Envoyé le: 08.04.2011.
 
“Nous y sommes” par Fred VARGAS.

 « Nous y voilà, nous y  sommes.
 Depuis cinquante ans que cette tourmente menace dans  les hauts-fourneaux de l’incurie de l’humanité, nous y  sommes.
 Dans le mur, au bord du gouffre, comme seul l’homme sait le faire avec brio, qui ne perçoit la réalité que lorsqu’elle lui fait mal.
 Telle notre bonne vieille cigale à  qui nous prêtons nos qualités d’insouciance, nous avons  chanté, dansé. Quand je dis « nous », entendons un quart de  l’humanité tandis que le reste était à la peine. Nous  avons construit la vie meilleure, nous avons jeté nos  pesticides à l’eau, nos fumées dans l’air, nous avons conduit  trois voitures, nous avons vidé les mines, nous avons mangé  des fraises du bout monde, nous avons voyagé en tous sens, nous avons éclairé les nuits, nous avons chaussé des tennis qui clignotent quand on marche, nous avons grossi, nous avons  mouillé le désert, acidifié la pluie, créé des clones,  franchement on peut dire qu’on s’est bien  amusés.

Liste à utiliser:
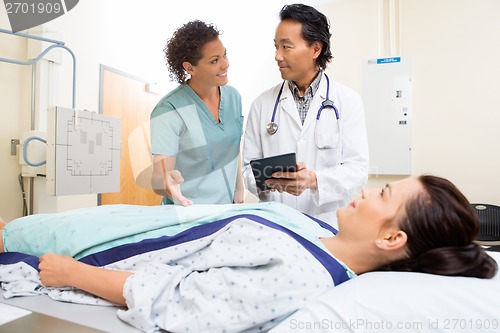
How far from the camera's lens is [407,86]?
110 inches

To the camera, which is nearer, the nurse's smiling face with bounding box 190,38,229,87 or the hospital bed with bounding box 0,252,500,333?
the hospital bed with bounding box 0,252,500,333

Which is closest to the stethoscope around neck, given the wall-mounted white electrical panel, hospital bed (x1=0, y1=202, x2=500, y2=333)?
hospital bed (x1=0, y1=202, x2=500, y2=333)

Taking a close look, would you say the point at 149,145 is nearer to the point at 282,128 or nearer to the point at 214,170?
the point at 214,170

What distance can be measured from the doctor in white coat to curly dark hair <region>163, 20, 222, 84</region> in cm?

Consignes à suivre:
a: Dans l'extrait « Nous y sommes », quelle part de l'humanité l'auteur désigne-t-il par « nous » ?
b: Recopiez à l'identique toutes les lignes de la liste, en laissant les images de côté.

Réponses proposées:
a: Un quart de l'humanité.

b:
How far from the camera's lens is [407,86]?
110 inches

To the camera, which is nearer, the nurse's smiling face with bounding box 190,38,229,87 or the hospital bed with bounding box 0,252,500,333?
the hospital bed with bounding box 0,252,500,333

Which is closest to the stethoscope around neck, given the wall-mounted white electrical panel, hospital bed (x1=0, y1=202, x2=500, y2=333)?
hospital bed (x1=0, y1=202, x2=500, y2=333)

Taking a close look, would you say the point at 149,145 is nearer to the point at 282,128 or nearer to the point at 214,170?
the point at 214,170

What distance can be measured from the doctor in white coat to curly dark hair <region>163, 20, 222, 84</region> in cm?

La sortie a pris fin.